Mammo debate: Is it time to push the reset button?

Two opinion papers published recently in the Annals of Internal Medicine argue that it's time to start thinking differently about the issues associated with breast cancer and mammography screening, particularly with each side of the breast screening debate bringing up the same arguments based on data from old trials.

In one article, Russell Harris, M.D., of the University of North Carolina, argues that healthcare providers need to move away from a primary focus on breast cancer screening toward "the larger issue of reducing the burden of suffering that breast cancer brings to society." Harris was a member of the United States Preventive Services Task Force (USPSTF) when it made its controversial screening mammography recommendation in 2009.

Harris points out that the recent update of the Canadian National Breast Screening Study should caution us from "tying our hopes to screening as the panacea for reducing the burden of breast cancer." While acknowledging that critics have faulted the Canadian study, and that some of its findings differed from what the USPSTF found when it conducted its meta-analysis for its 2009 recommendation, Harris says the bottom line from both is the same.

"For women aged 40 to 59 years, screening mammography reduced breast cancer deaths, at best, to only a small degree," Harris writes. In addition, overdiagnosis is a real problem, he points out, and represents at least 22 percent of cases of screen-detected invasive cancer.

"If mammography is really not more than a partial answer to the problem of breast cancer, what further action can women take to deal with a disease that seems unpredictable and uncontrollable? The answer lies in reframing the issue," Harris says. For example, clinicians can do more to get their patients to focus on lifestyle changes that have been associated with a reduced risk of breast cancer, such as maintaining a healthy weight and reducing alcohol consumption.

In the other opinion piece, Peter Jüni, M.D., and Marcel Zwahlen, Ph.D. of the University of Bern in Switzerland, argue that it is time to initiate another breast cancer screening trial, particularly since it has been more than 50 years since the first mammography screening trial. They say that the old trials don't reflect the advances in modern breast cancer treatment.
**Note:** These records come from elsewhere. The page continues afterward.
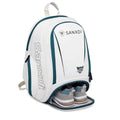 Sac à Dos Padel SANXDI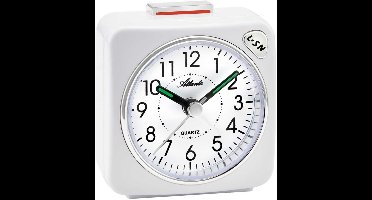 Atlanta horloge 2114-0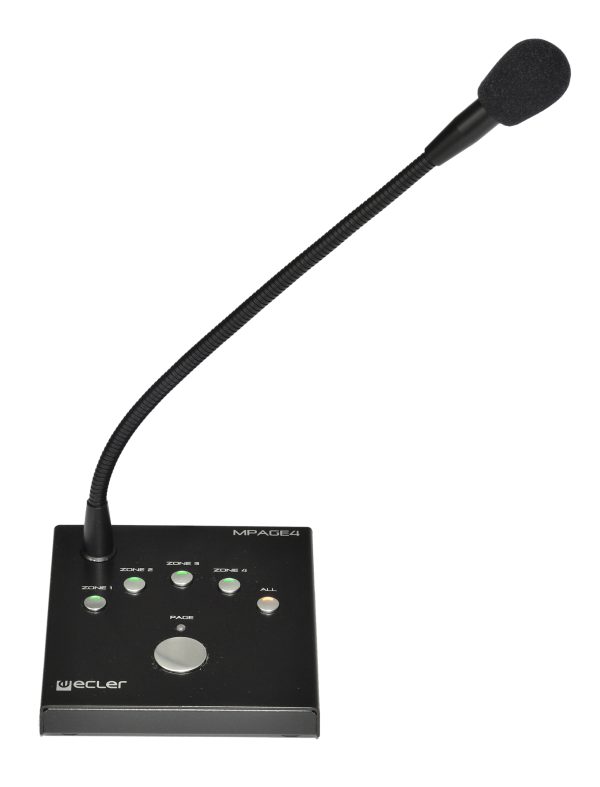 MPAGE4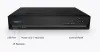 Grabador NVR RLN16-410-3T thumbnail (2 of 5)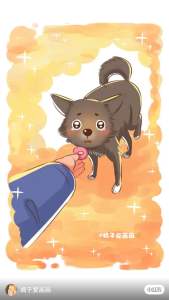 宠物狗狗猫咪仓鼠零营养冻干生骨甜甜圈肉饼 Donut Freeze Dried Meat Biscuit Hamster Snack/Cat Snack/ Dog Snack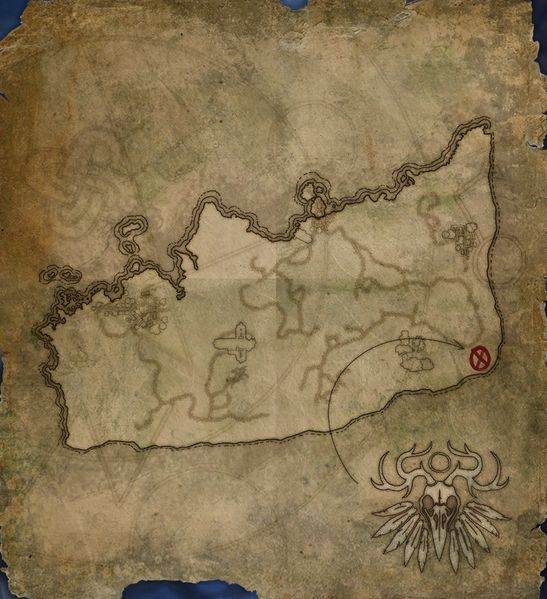 Datei:ESO Glenmoril-Wyrd-Schatzkarte Alik'r-Wüste.jpg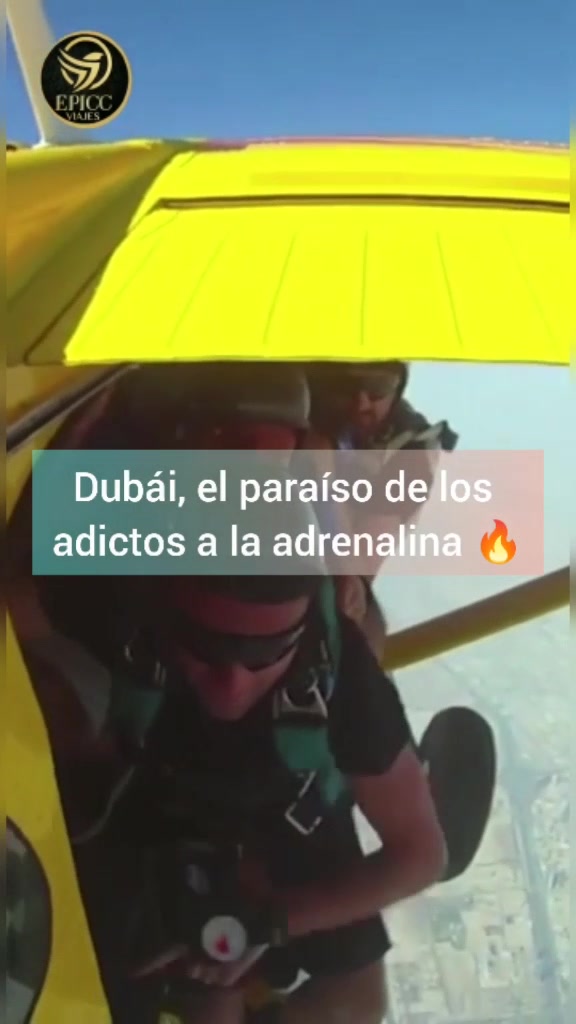 @EpiccViajes
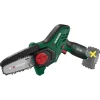PARKSIDE® 12 V Akku-Gehölzschneider PGHSA 12 D3, ohne Akku und Ladegerät - B-Ware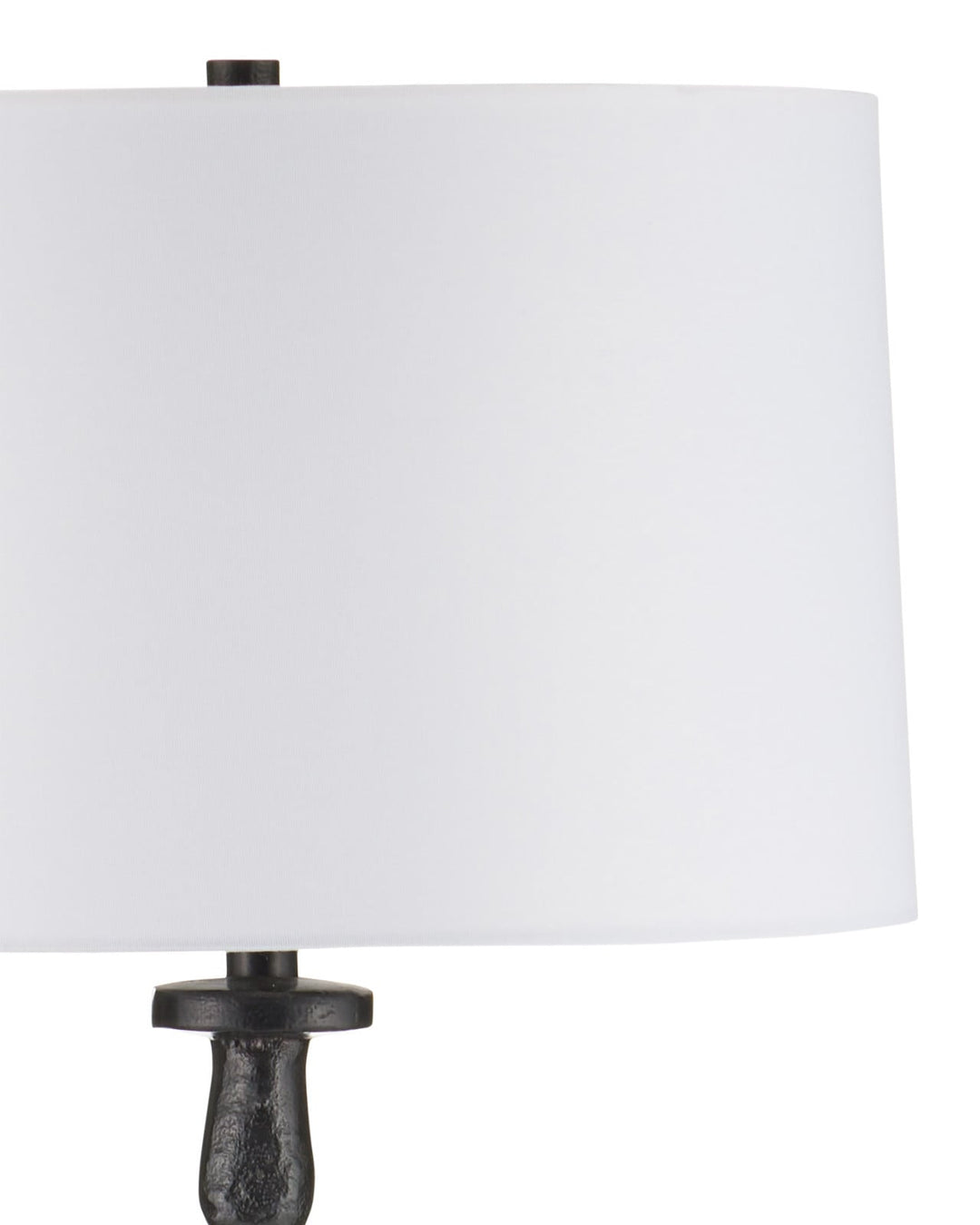 Floor Lamps Mirage Floor Lamp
Jüni and Zwahlen suggest there is an uncertainty about how much of a benefit--if any--comes from screening mammography. And even if there is a benefit from mammography, they say, does it outweigh the harms from breast cancer overdiagnosis?

"Endless rehashing of data from old trials cannot provide definitive answers to these questions," Jüni and Zwahlen write. "The only way to know for certain is to initiate a new trial in the era of contemporary screening technologies and breast cancer therapies."